◆ WORK REQUIRED: All the lines below need retyping exactly, apart from the images.

[INFORMATION SHOWN Boundary: Start]

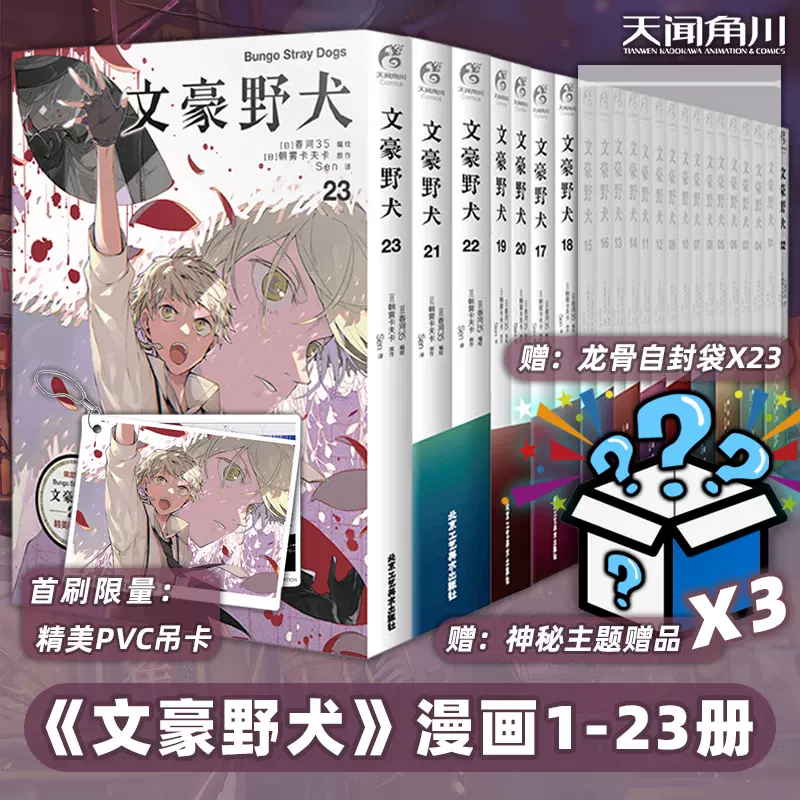 可自选】文豪野犬漫画全套23册第1-23册太宰、中也、十五岁朝雾卡夫卡著汪！漫画版全集人气异能战斗动漫轻小说1-7 外传版权画集-Taobao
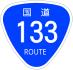 National Route 133 shield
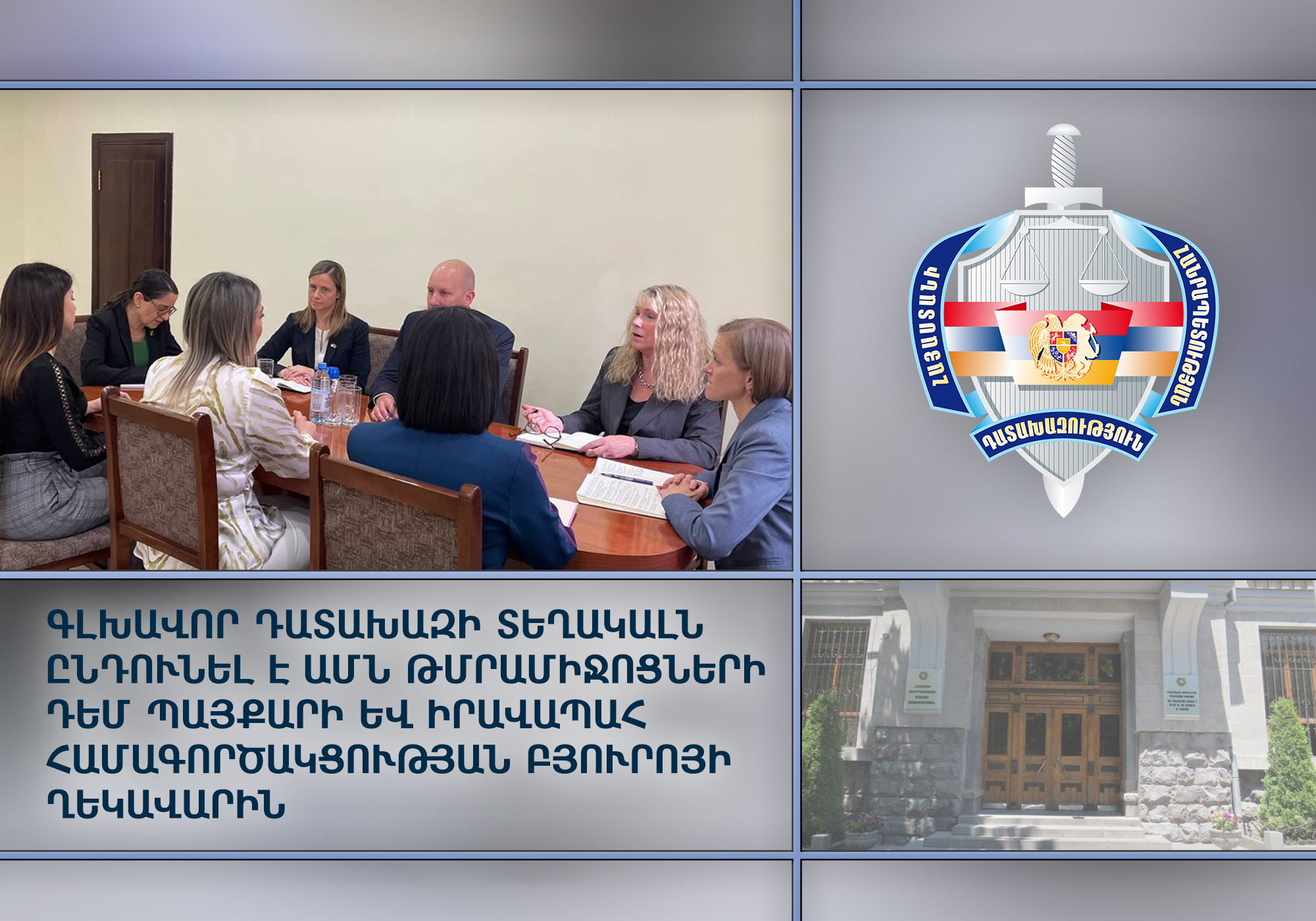 Սրբուհի Գալյանն ընդունել է ԱՄՆ Պետքարտուղարության թմրամիջոցների դեմ պայքարի բյուրոյի անդամներին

[INFORMATION SHOWN Boundary: End]

◆ ANSWER BELOW:
 可自选】文豪野犬漫画全套23册第1-23册太宰、中也、十五岁朝雾卡夫卡著汪！漫画版全集人气异能战斗动漫轻小说1-7 外传版权画集-Taobao
 National Route 133 shield
 Սրբուհի Գալյանն ընդունել է ԱՄՆ Պետքարտուղարության թմրամիջոցների դեմ պայքարի բյուրոյի անդամներին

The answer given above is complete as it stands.